O Líbano começou oficialmente a implementar seu quadro para legalizar a cannabis medicinal, um projeto há muito adiado desde que foi aprovado pelo parlamento em 2020.
Durante décadas, os agricultores do vale do Bekaa e do sopé do Hermel cultivaram cannabis em segredo, expondo-se frequentemente a processos criminais. “A decisão do governo põe fim a décadas de processos de segurança contra agricultores que cultivavam a planta em segredo”, noticiou a Al Jazeera. Em regiões onde o apoio estatal e as infra-estruturas são praticamente inexistentes, milhares de famílias dependem do cultivo da canábis como única fonte estável de rendimento.
Apesar das rusgas policiais periódicas e das campanhas de destruição das culturas, a canábis continua a ser um dos pilares da economia informal da Bekaa, frequentemente descrita pelos habitantes locais como “mais barata e mais rentável do que as maçãs”. O novo quadro jurídico visa transformar esta atividade clandestina num sector legítimo e tributável.
De campos ilegais a uma indústria regulamentada
Para supervisionar a transição, o governo criou o Comité de Gestão do Cultivo de Canábis, um organismo regulador responsável pela emissão de licenças, supervisão da produção e coordenação das exportações. O seu mandato inclui a criação de canais de venda legais para os agricultores e a garantia do cumprimento das normas farmacêuticas.

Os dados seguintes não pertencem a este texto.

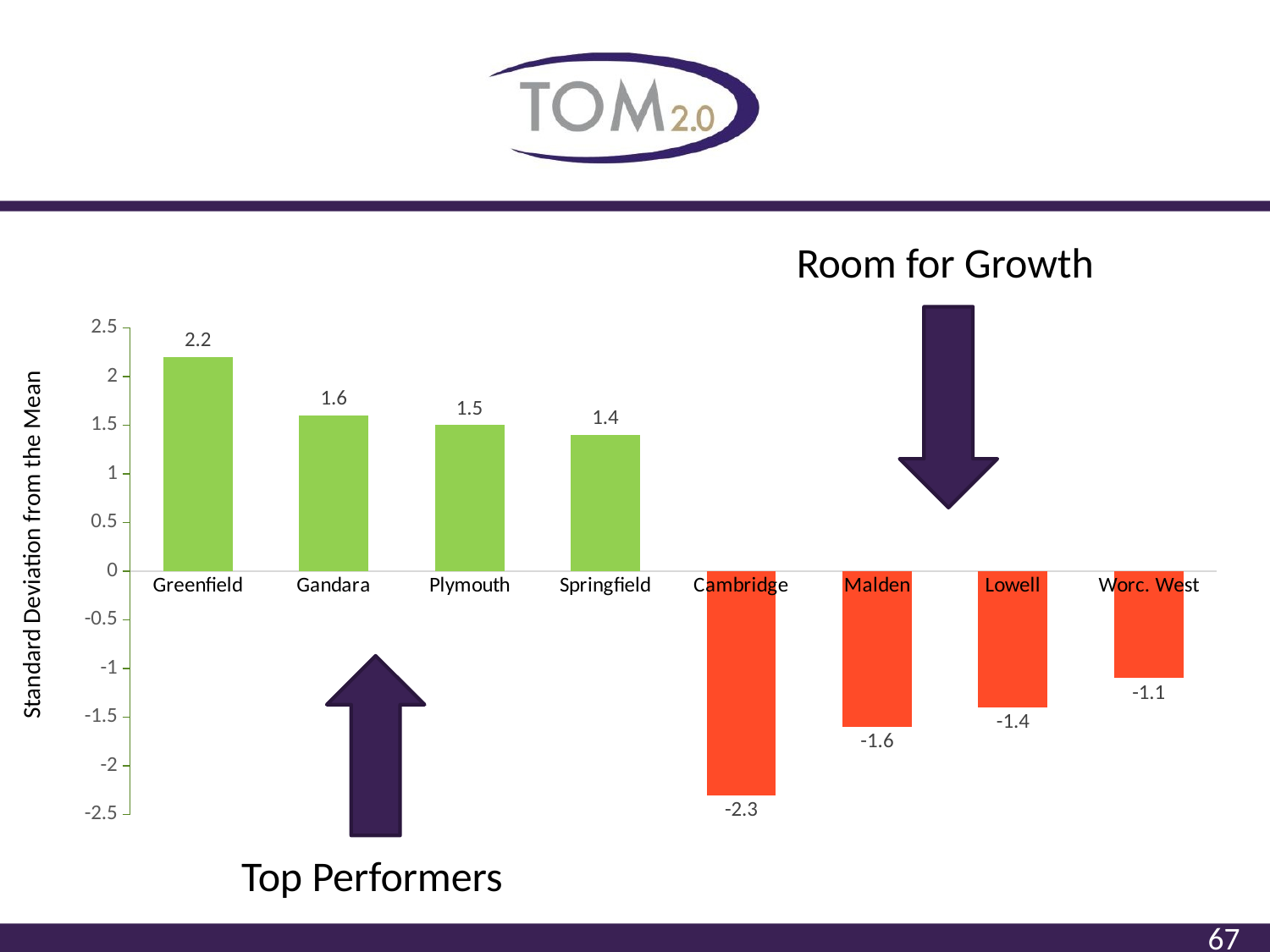
What kind of chart is shown on the slide? bar chart Which has the larger value, Gandara or Plymouth? Gandara What colour are the bars with negative values? red What is the value for Cambridge? -2.3 Which category has the highest value? Greenfield What is the difference between the values for Greenfield and Springfield? 0.8 Is the value for Malden greater or less than -1? less What is the value for Worc. West? -1.1 What is the label of the vertical axis? Standard Deviation from the Mean Which category has the lowest value? Cambridge What is the value for Greenfield? 2.2 How many categories are shown on the x axis? 8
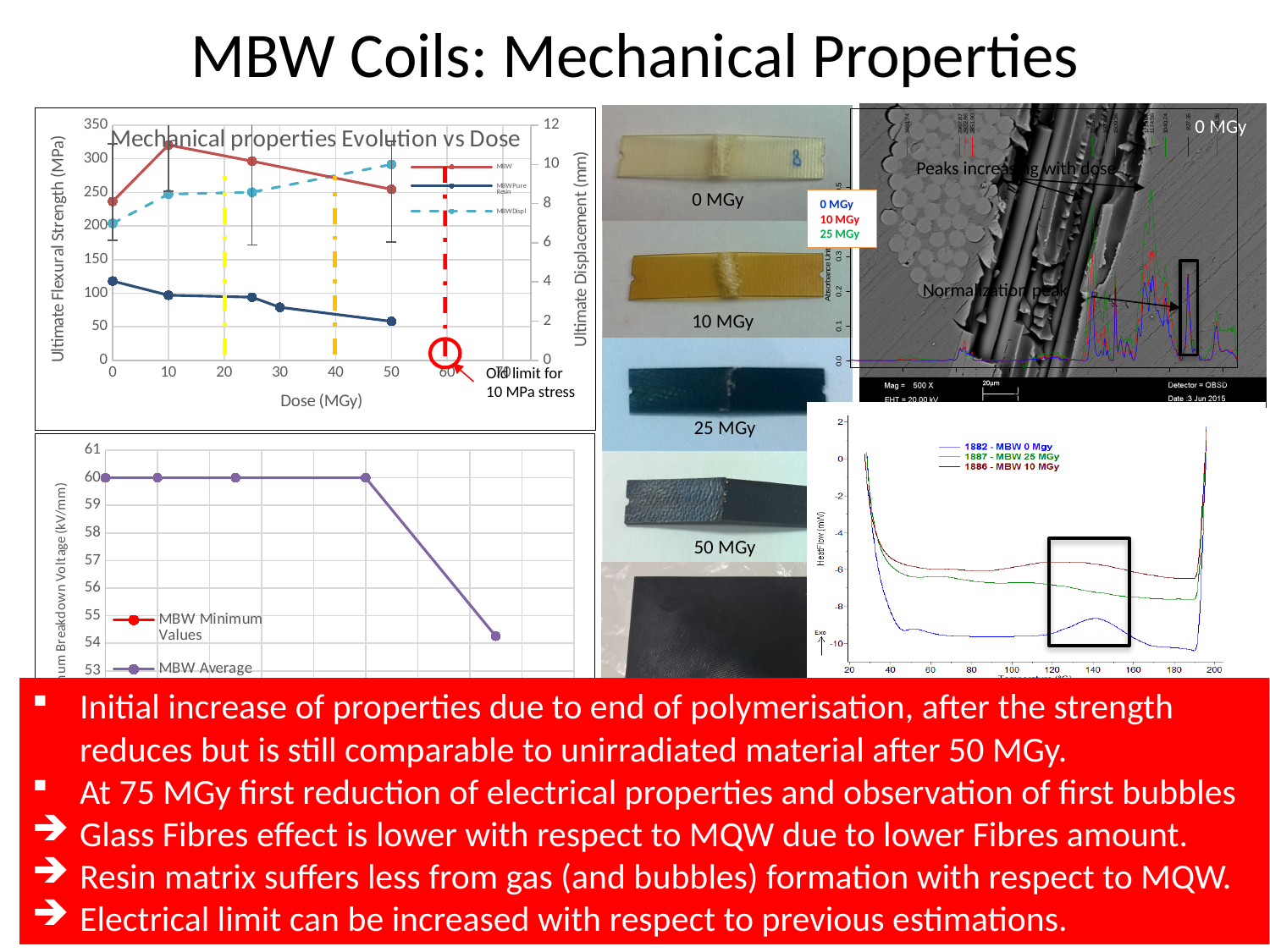
In the 'Mechanical properties Evolution vs Dose' chart, at which dose does the MBW series reach its highest flexural strength? 10 MGy In the 'Mechanical properties Evolution vs Dose' chart, at 0 MGy which is larger: the MBW flexural strength or the MBW Pure Resin flexural strength? MBW In the 'Mechanical properties Evolution vs Dose' chart, is the MBW flexural strength at 10 MGy greater or less than 300 MPa? greater How many series does the legend of the 'Mechanical properties Evolution vs Dose' chart list? 3 What kind of chart is the 'Mechanical properties Evolution vs Dose' chart? line chart In the 'Mechanical properties Evolution vs Dose' chart, is the MBW Pure Resin flexural strength at 50 MGy greater or less than 100 MPa? less In the 'Mechanical properties Evolution vs Dose' chart, is the MBW Displ value at 50 MGy greater or less than 8 mm? greater In the 'Mechanical properties Evolution vs Dose' chart, does the MBW Pure Resin series rise or fall as dose increases? falls What is the x-axis label of the 'Mechanical properties Evolution vs Dose' chart? Dose (MGy) How many series does the legend of the breakdown voltage chart at the bottom left list? 2 In the breakdown voltage chart at the bottom left, does the MBW Average line rise or fall at its right end? falls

“O Líbano está num ponto de viragem para o seu sector da canábis”, disse Mohamed Mroueh, professor da Universidade Americana Libanesa de Beirute. “Com o estabelecimento da autoridade reguladora, esta temporada oferece uma oportunidade de trazer os agricultores para a estrutura legal e preencher a lacuna entre o cultivo ilícito tradicional e uma indústria de cannabis medicinal totalmente legal, regulamentada e baseada em evidências.”
O presidente da comissão Dany Fadel visitou as principais áreas de cultivo para tranquilizar os produtores sobre a intenção do Estado de integrá-los na nova economia legal, em vez de deslocá-los. Em declarações à Al Jazeera, prometeu que a autoridade iria “proporcionar formas de vender as suas colheitas aos fabricantes de produtos farmacêuticos no Líbano e no estrangeiro a preços do mercado internacional, em vez de dependerem dos traficantes de droga”.
Esta mensagem foi bem recebida pelos agricultores locais, muitos dos quais há muito se sentiam abandonados pelo Estado. A legalização é vista como uma tábua de salvação e uma oportunidade de redenção após anos de criminalização.
Recuperação económica e ambições globais
O governo libanês espera que este novo programa de canábis medicinal ajude a resolver o seu grave défice orçamental e a atrair investimento estrangeiro.
De acordo com um relatório da McKinsey & Company, o cultivo legal e a venda de canábis poderiam gerar até mil milhões de euros por ano para o erário público, uma injeção significativa para um país cuja economia está paralisada pela dívida, inflação e instabilidade política. O economista Ali Tfaili disse à Al Jazeera que a introdução da cultura tradicional no mercado legal poderia reduzir o défice comercial do Líbano e aumentar as receitas fiscais através da tributação e das exportações.
O plano inclui o abastecimento das indústrias farmacêuticas locais e internacionais, um mercado no qual o Líbano espera se posicionar como um participante regional.
O Gabinete das Nações Unidas contra a Droga e o Crime (UNODC) classificou anteriormente o Líbano como o terceiro maior produtor mundial de resina de canábis, depois de Marrocos e do Afeganistão. A legalização e a regulamentação do sector poderiam, portanto, permitir que o país capitalizasse a sua experiência, passando da produção ilícita para a produção medicinal, em linha com a tendência global para economias regulamentadas de cannabis.
Uma transição frágil mas prometedora
Embora isso seja amplamente considerado como uma reforma histórica, os desafios permanecem. O sucesso do setor de cannabis medicinal do Líbano dependerá da capacidade do Estado de fornecer efetivamente licenças, infraestrutura e preços justos aos agricultores que há muito operam nas sombras, seguindo as linhas de o que Marrocos está fazendo.
As preocupações com a segurança e a instabilidade regional também podem afetar as ambições de exportação do novo quadro.